» **Web image-text data**:
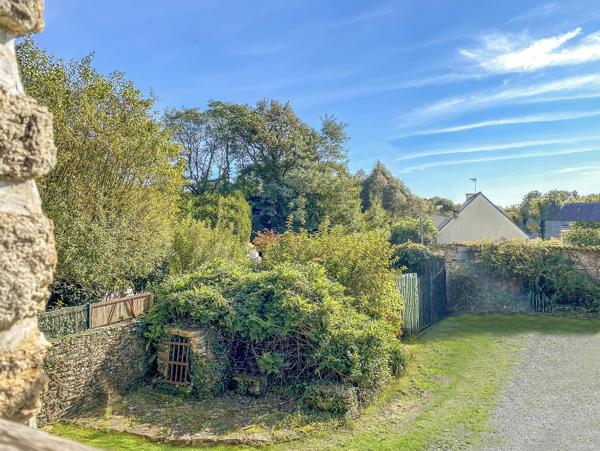 Jolie maison en pierre proche des plages avec grand jardin, puits et dépendance Sarzeau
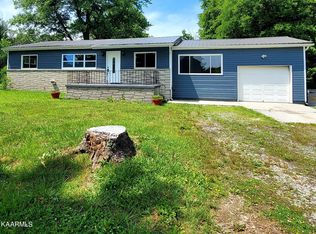 7005 Pine Grove Rd, Knoxville, TN 37914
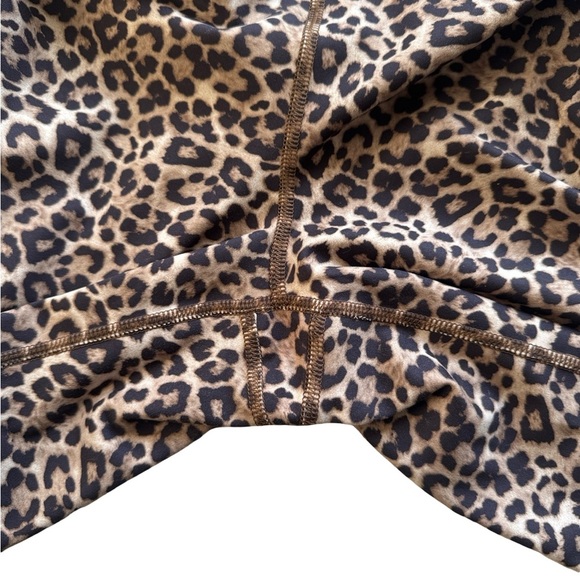 American Eagle The Everything Animal Print Leggings - Picture 5 of 5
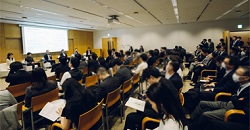 最新情報　地方銀行のDX戦略から見えてきた、未来の金融機関の姿～FIN/SUM2024レポートのサムネイル画像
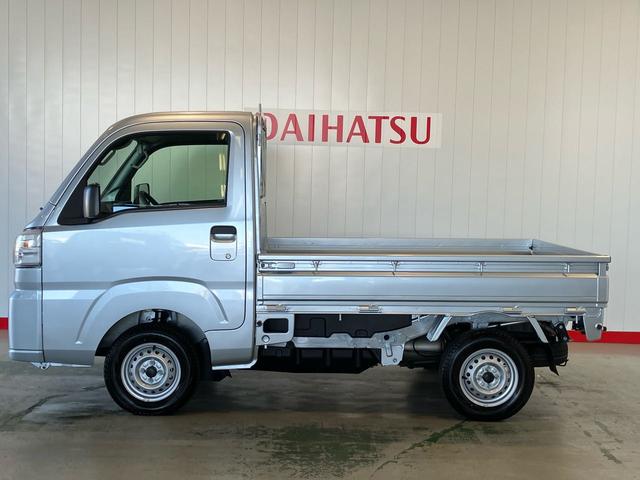 スタンダード 農用スペシャル 4WD 5速マニュアル アイドリングストップ 作業灯 エアコン パワステ センターデフロック 純正AM/FMラジオ 衝突被害軽減システム 横滑り防止機構(7枚目)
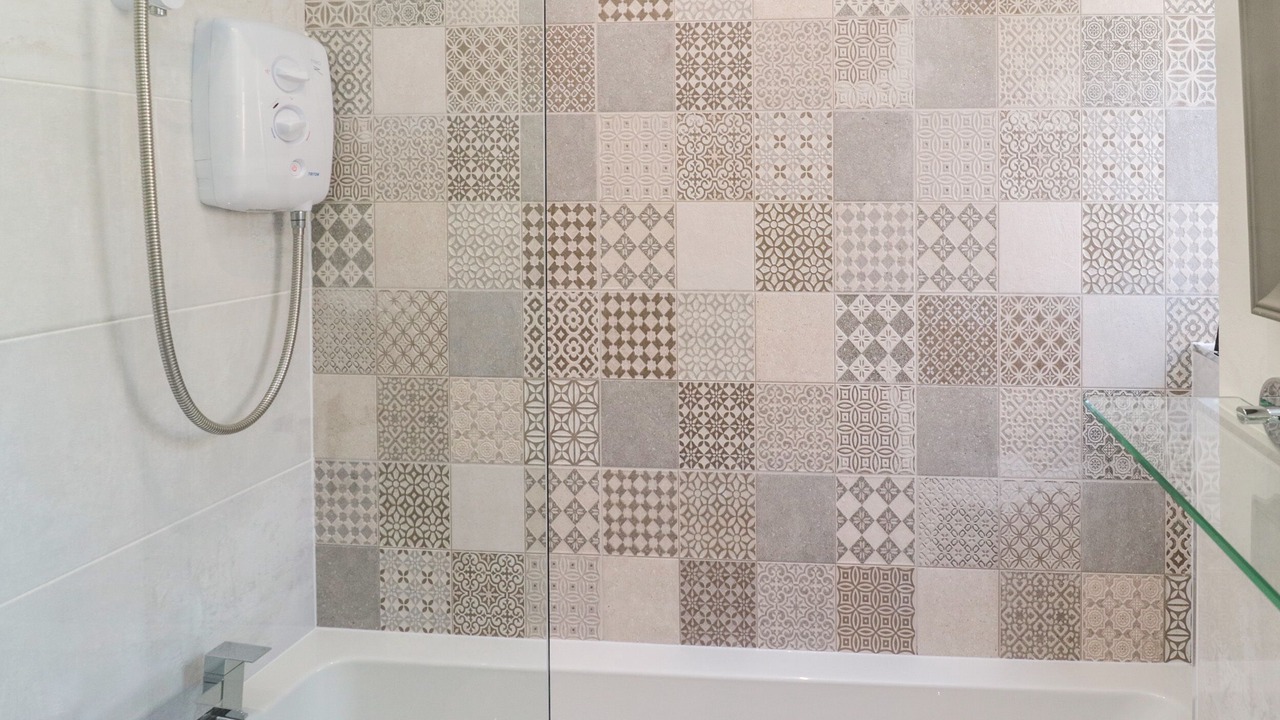 Photo of Others in Belford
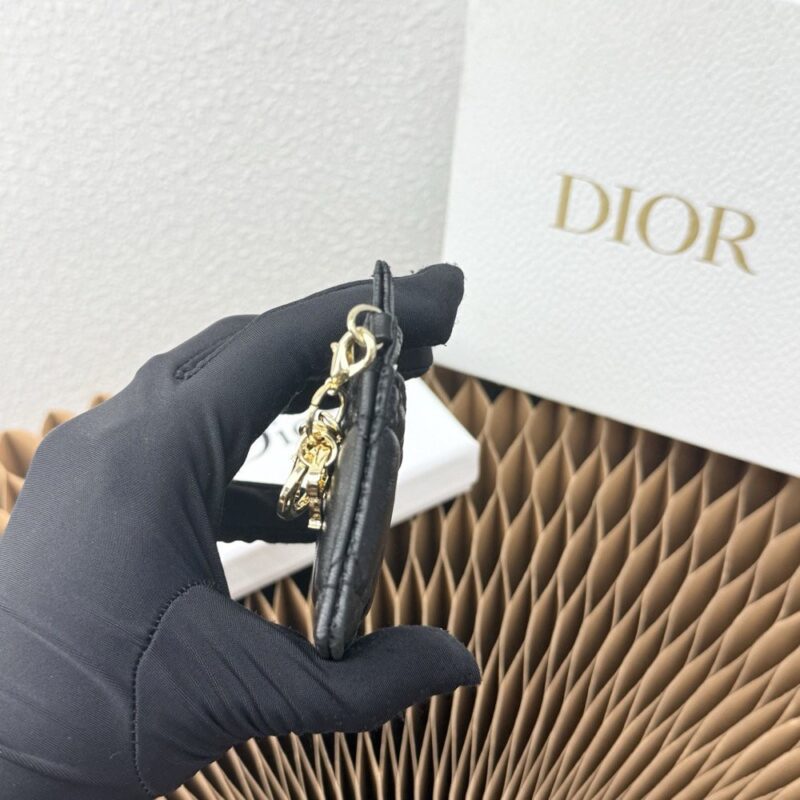 【AT9267】ディオール Dior ブラックラムスキンのクラシックカードケース、ユニークなD.I.O.Rチャーム付き | Dior Paris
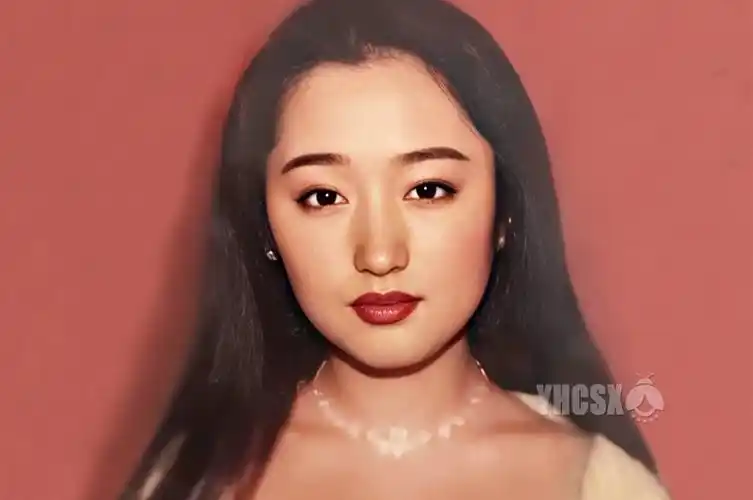 杨钰莹歌迷收藏的旧照见证她当年究竟有多美难怪圈粉老少三代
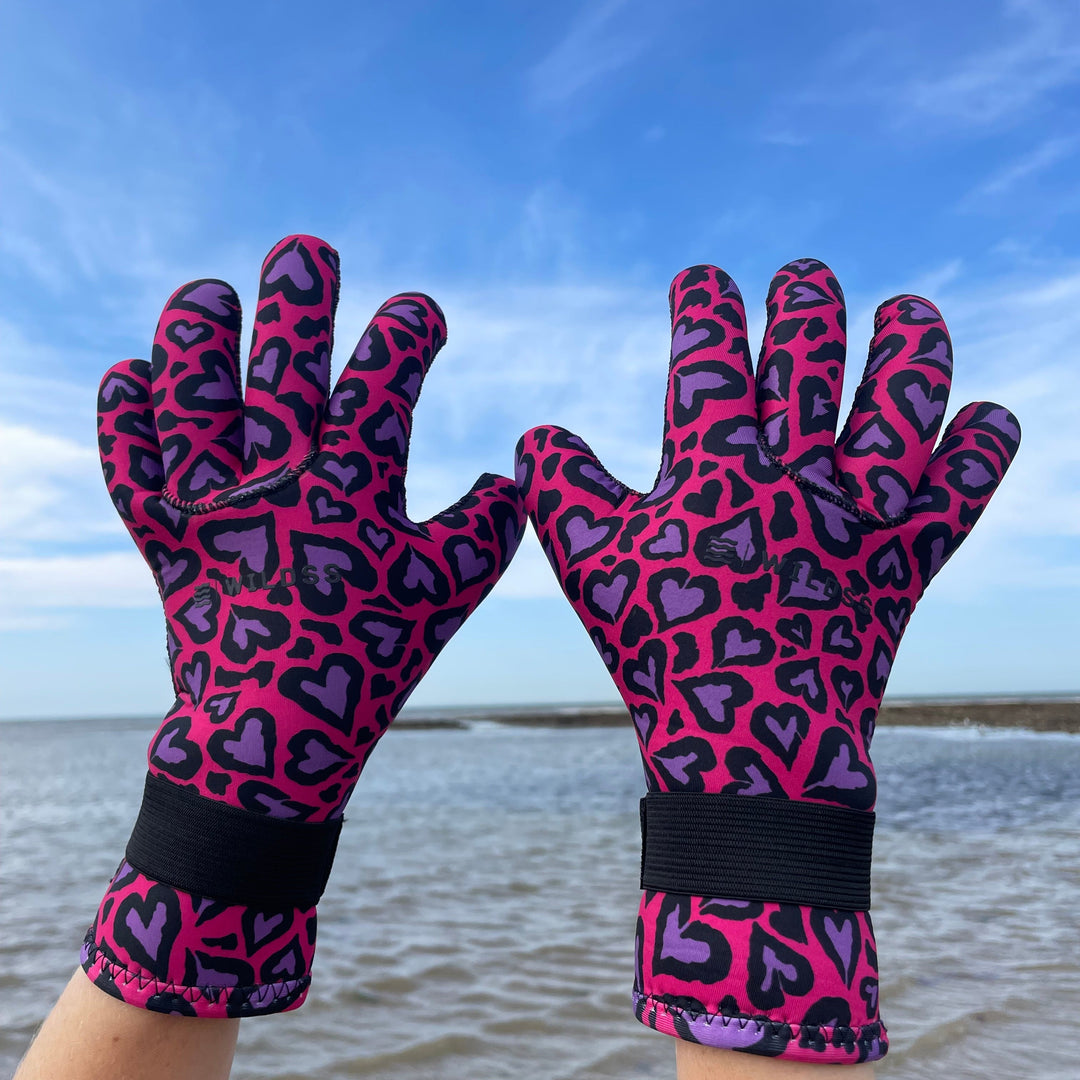 Limestone Neoprene Swimming Gloves in Cold Cold Heart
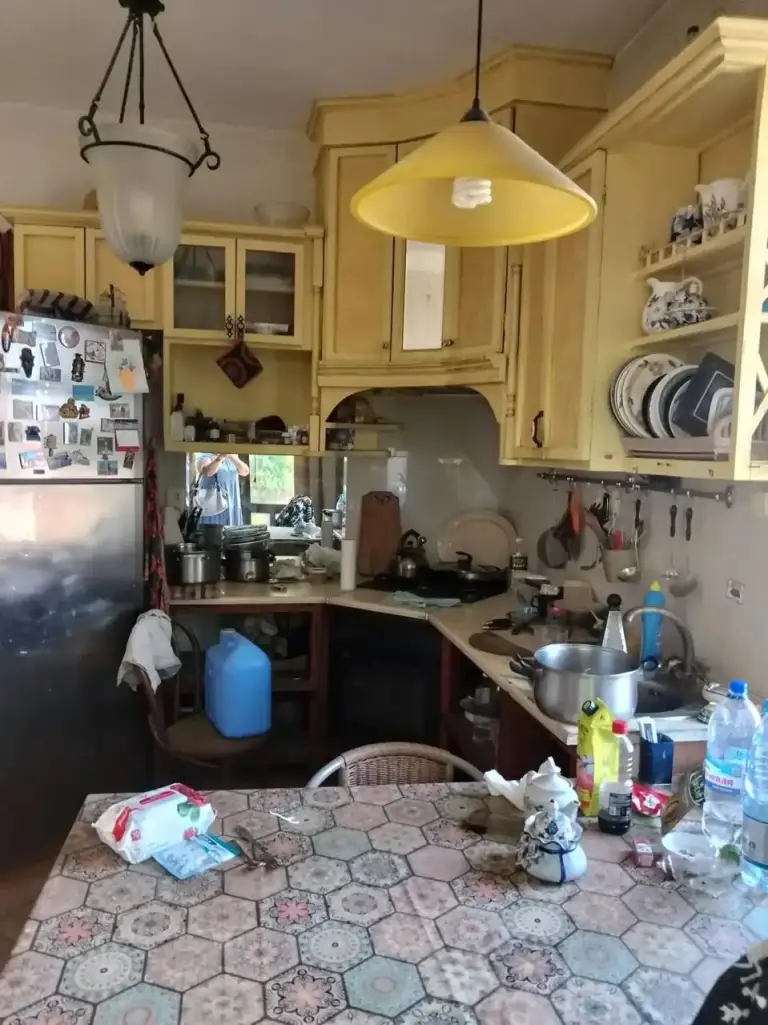 Дом — куйбышевский район, ул. Порт-артурная, 17
Общая площадь — 215 кв. М.
Трёхуровневый дом рядом с гостиницей «прага». Требует косметического ремонта.
— Стоимость: **15 000 000 ₽**
+7(949)105-35-35, Виктория - фотография - 5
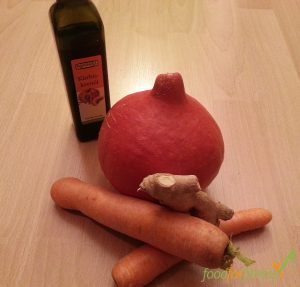 Die Hauptzutaten für die Kürbis-Karotten-Ingwer-Suppe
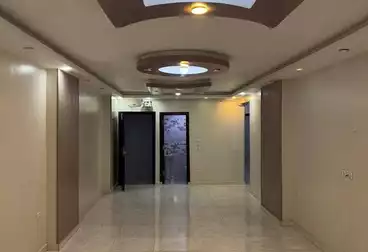 Apartments For rent - 3 rooms - floor 8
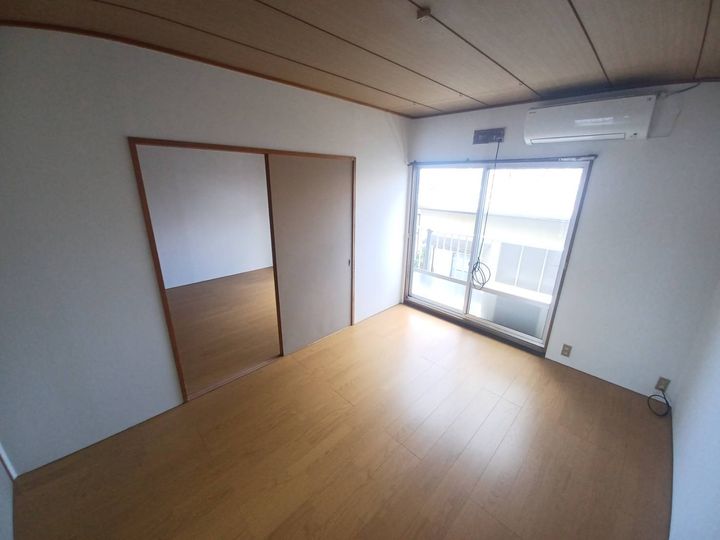 綾ノ内パナハイツの居間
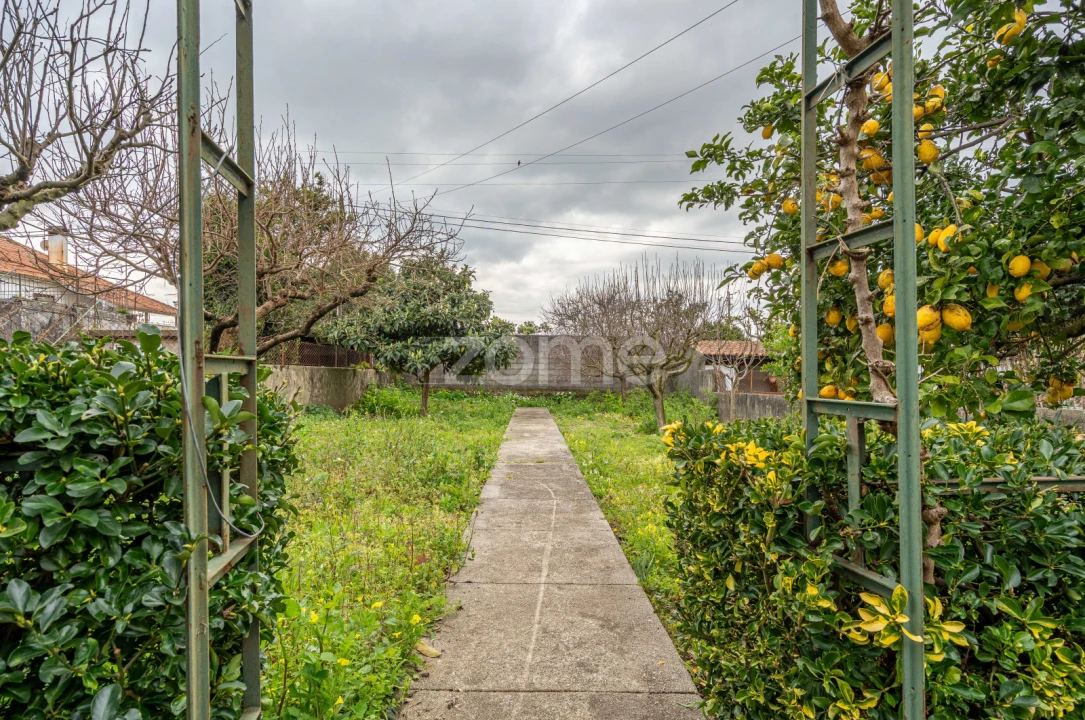 Moradia T3 para Venda em Darque Foto 30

» **Exercise goal**:
Can you write out all the entries above again, swapping "Knoxville" for "Nashville" and changing nothing else? Leave the pictures out.

» **Result of this task**:
 Jolie maison en pierre proche des plages avec grand jardin, puits et dépendance Sarzeau
 7005 Pine Grove Rd, Nashville, TN 37914
 American Eagle The Everything Animal Print Leggings - Picture 5 of 5
 最新情報　地方銀行のDX戦略から見えてきた、未来の金融機関の姿～FIN/SUM2024レポートのサムネイル画像
 スタンダード 農用スペシャル 4WD 5速マニュアル アイドリングストップ 作業灯 エアコン パワステ センターデフロック 純正AM/FMラジオ 衝突被害軽減システム 横滑り防止機構(7枚目)
 Photo of Others in Belford
 【AT9267】ディオール Dior ブラックラムスキンのクラシックカードケース、ユニークなD.I.O.Rチャーム付き | Dior Paris
 杨钰莹歌迷收藏的旧照见证她当年究竟有多美难怪圈粉老少三代
 Limestone Neoprene Swimming Gloves in Cold Cold Heart
 Дом — куйбышевский район, ул. Порт-артурная, 17
Общая площадь — 215 кв. М.
Трёхуровневый дом рядом с гостиницей «прага». Требует косметического ремонта.
— Стоимость: **15 000 000 ₽**
+7(949)105-35-35, Виктория - фотография - 5
 Die Hauptzutaten für die Kürbis-Karotten-Ingwer-Suppe
 Apartments For rent - 3 rooms - floor 8
 綾ノ内パナハイツの居間
 Moradia T3 para Venda em Darque Foto 30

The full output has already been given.